Apprendre, au sens large, est une des clés pour y parvenir. Apprendre des autres et avec les autres.

A l’âge du savoir immédiat et omniprésent, apprendre à interpréter les faits et à émettre un jugement de valeur, permet de prendre ses responsabilités en connaissance de cause. ‘C’est vrai’. ‘C’est juste’. ‘C’est bien’ … Les jeunes apprennent cela en premier lieu de leurs parents. Et aussi de ces enseignants passionnés, qui éveillent chez leurs élèves le désir de comprendre. Dans un monde qui évolue à un rythme accéléré, ils apprennent de leurs aînés comment prendre du recul. Les aînés peuvent aussi apprendre des plus jeunes. Encourageons la rencontre de l’enthousiasme et de la créativité avec la sagesse et l’expérience de vie.
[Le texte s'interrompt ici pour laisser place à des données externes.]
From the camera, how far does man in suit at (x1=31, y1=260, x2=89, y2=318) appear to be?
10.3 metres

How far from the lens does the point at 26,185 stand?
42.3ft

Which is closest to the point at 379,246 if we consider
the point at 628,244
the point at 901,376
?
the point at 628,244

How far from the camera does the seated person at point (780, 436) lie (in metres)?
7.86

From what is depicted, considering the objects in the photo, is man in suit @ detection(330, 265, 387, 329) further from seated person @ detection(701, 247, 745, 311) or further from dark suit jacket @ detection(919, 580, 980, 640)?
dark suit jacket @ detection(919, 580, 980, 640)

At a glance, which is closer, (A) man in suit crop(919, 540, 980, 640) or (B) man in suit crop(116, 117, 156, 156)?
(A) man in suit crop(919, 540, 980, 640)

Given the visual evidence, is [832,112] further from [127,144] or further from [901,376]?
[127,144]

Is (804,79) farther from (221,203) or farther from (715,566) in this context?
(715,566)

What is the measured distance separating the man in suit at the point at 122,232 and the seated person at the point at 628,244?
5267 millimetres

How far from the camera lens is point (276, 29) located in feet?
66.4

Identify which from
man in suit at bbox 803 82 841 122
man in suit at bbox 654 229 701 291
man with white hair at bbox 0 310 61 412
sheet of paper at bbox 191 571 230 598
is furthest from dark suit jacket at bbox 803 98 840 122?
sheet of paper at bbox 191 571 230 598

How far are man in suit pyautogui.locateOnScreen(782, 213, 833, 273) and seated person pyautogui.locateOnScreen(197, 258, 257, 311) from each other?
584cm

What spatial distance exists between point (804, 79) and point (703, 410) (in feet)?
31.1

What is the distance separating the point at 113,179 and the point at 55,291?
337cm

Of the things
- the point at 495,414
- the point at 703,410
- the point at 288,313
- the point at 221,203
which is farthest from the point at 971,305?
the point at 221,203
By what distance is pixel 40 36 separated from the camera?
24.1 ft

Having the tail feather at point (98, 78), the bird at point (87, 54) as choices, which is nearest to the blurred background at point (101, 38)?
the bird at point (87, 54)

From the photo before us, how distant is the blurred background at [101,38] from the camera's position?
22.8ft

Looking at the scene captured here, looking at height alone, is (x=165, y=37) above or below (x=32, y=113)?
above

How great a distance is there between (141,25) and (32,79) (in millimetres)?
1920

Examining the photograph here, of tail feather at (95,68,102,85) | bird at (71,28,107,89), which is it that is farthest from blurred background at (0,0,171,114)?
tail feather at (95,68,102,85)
Le travail également est un lieu qui permet cette rencontre. De plus en plus d’écoles en Belgique intègrent le travail en entreprise dans leur programme. Lors d’un récent voyage en Suisse, j’ai pu apprécier les succès engrangés par ce modèle de formation en alternance. Continuons à favoriser les synergies entre le monde de l’enseignement et celui des entreprises. Nous insufflerons un plus grand dynamisme sur le marché du travail. Et nous créerons plus d’égalité des chances.

Enfin, aller à la rencontre d’une autre culture est aussi une occasion de s’enrichir mutuellement. Il y a un mois et demi, je suis allé fêter la rupture du jeûne dans une famille belge musulmane. J’ai été impressionné par la manière dont chacun des membres de cette famille s’implique dans la société. J’ai beaucoup appris sur le sens qu’ils donnent au jeûne et à ce moment de retrouvailles. En sortant de chez eux, tard le soir, j’ai été accueilli par leurs voisins. Ils m’ont offert une bouteille de vin et m’ont dit à quel point ils étaient heureux de vivre dans ce quartier. J’étais fier de voir coexister chez nous, côte à côte, ces deux manières simples et vraies d’exprimer l’hospitalité.

Toutes nos rues ne sont pas comme celle-là. Mais cet exemple nous montre qu’il y a dans notre pays, bien plus que nous le croyons parfois, une communion de valeurs au-delà des différences. Cherchez à apprendre au contact des autres et avec les autres. Vous découvrirez que vous partagez les mêmes interrogations, les mêmes doutes, les mêmes espoirs, les mêmes rêves que vos voisins. Eux aussi sont soucieux du bien-être de leurs enfants, de la qualité de leur travail, du bon accueil de leurs malades ou de leurs aînés. Apprenons également à nos enfants à porter ce regard-là sur le monde. Le bien-être et le bonheur, que nous recherchons tous, n’ont de valeur que s’ils sont réellement partagés.

La Reine et moi constatons tous les jours ce que signifie l’enrichissement mutuel dans les innombrables initiatives de solidarité et d’entraide. Que ce soit dans l’accueil des sans-abris, l’aide aux handicapés, ou plus largement dans toute forme de soutien aux plus vulnérables d’entre nous. De telles initiatives sont de véritables perles pour notre société. Elles nous dévoilent la richesse cachée des plus fragiles.

Mesdames et Messieurs,

Je suis persuadé que nous pouvons tous tirer les bénéfices de la nouvelle dynamique qui semble s’amorcer. Nous le ferons en voulant apprendre, tous les jours, de ceux qui nous précèdent, de ceux qui nous suivent, de nos voisins, de ceux que nous croyons parfois si différents. Il suffit de vouloir regarder au-delà de la différence.

La Reine et moi vous souhaitons une belle Fête Nationale.